Por Lorena Loeza
La idea de llevar a la pantalla grande la novela “Las mujeres del alba” de Carlos Montemayor, de entrada, parece una empresa arriesgada. La obra en cuestión se trata de un relato coral en el que se recuperan las voces y las historias de las mujeres (madres, esposas, hijas) de los hombres que protagonizaron el asalto al cuartel ubicado en Madera, Chihuahua en el año de 1963.
Eran los años de la llamada “Guerra sucia”, cuando ser crítico del sistema o defender derechos era motivo de tortura, desaparición forzada o muerte. Los miembros del llamado “Grupo Popular Guerrillero” que protagoniza el relato del libro de Montemayor, son un buen ejemplo de estas violentas prácticas.
Una cosa que llama la atención acerca de esta historia es que está contada desde los testimonios de las mujeres que, dada su condición, aportaron a la resistencia desde diferentes trincheras, y quienes finalmente fueron las que construyeron nuevas formas de rebeldía a partir de sus dolorosas pérdidas. Lo anterior resulta más que relevante, porque para América Latina la figura del héroe guerrillero es un estereotipo romantizado, al que se le atribuyen toda suerte de heroicas estrategias y decisiones.
Este aspecto de la novela – la feminización de la guerrilla- adquiere un significado trascendental en la adaptación cinematográfica que dirige Jimena Montemayor, hija del autor de la obra original.
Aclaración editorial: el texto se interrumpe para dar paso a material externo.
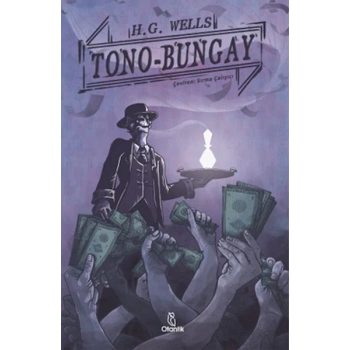 Tono-Bungay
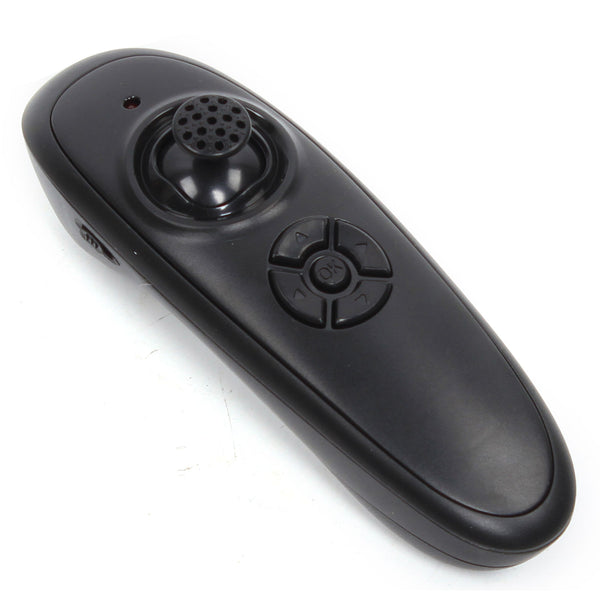 500M RC Wireless Fischerköder Boat Ferngesteuertes Boot mit LED-Licht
La película “Mujeres del alba” se centra en destacar la participación de las mujeres en estos movimientos, ya que, si bien muchas de ellas ni siquiera tocaron las armas, es un hecho que lucharon junto a los hombres pensando en cambiar la realidad de una manera diferente.
La cinta, al igual que la novela, destaca la valentía y el compromiso de las mujeres en la lucha social y política, y cómo su resistencia y resiliencia fueron fundamentales en la historia del México contemporáneo.
Las mujeres que protagonizan esta cinta son de distintas edades y se enfrentan a la tragedia de diferentes formas, siendo estas aproximaciones las que le dan color y textura al drama desde una mirada intimista. Hay actuaciones sutiles pero contundentes para ilustrar cómo estas mujeres, algunas sin haberlo decidido por ellas mismas, se ven inmersas en conflictos que las rebasan y donde se juega la vida y la muerte, para ellas y para sus familias. Otro acierto de la dirección es poder trabajar con un elenco tan variado y diverso para obtener este asombroso resultado.
En medio de un ambiente rural, donde es casi imposible guardar secretos, Jimena Montemayor induce a las y los espectadores a mirar hacia dentro de las carencias, de la sed de justicia y de las desigualdades que justifican la toma de las armas, pero también del repudio por la necesidad de tomar este camino, como única opción para un mejor destino.
Una producción cuidada en la ambientación y el ambiente de la época permite transitar de la narración literaria al relato visual, donde las miradas, los gestos y los sonidos también contribuyen a contar la historia. Además, se juega con destacados elementos mágicos, que acompañan un relato, cargado de simbolismo, justo en medio de la frontera entre la vida, la muerte, el amor o la felicidad.
Al final, “Mujeres del alba” nos recuerda una verdad importante: En cada rincón del mundo, hay mujeres que se levantan al alba enfrentando desafíos con una fuerza y determinación inquebrantables. Sus manos cultivan la tierra, crían a sus hijos y mantienen vivas las tradiciones que nutren la identidad de sus comunidades. Son guardianas del conocimiento ancestral, transmisoras de historias, y pilares de esperanza. Su resistencia no solo sostiene la vida, sino que también inspira a futuras generaciones a seguir luchando por un mundo más justo y equitativo.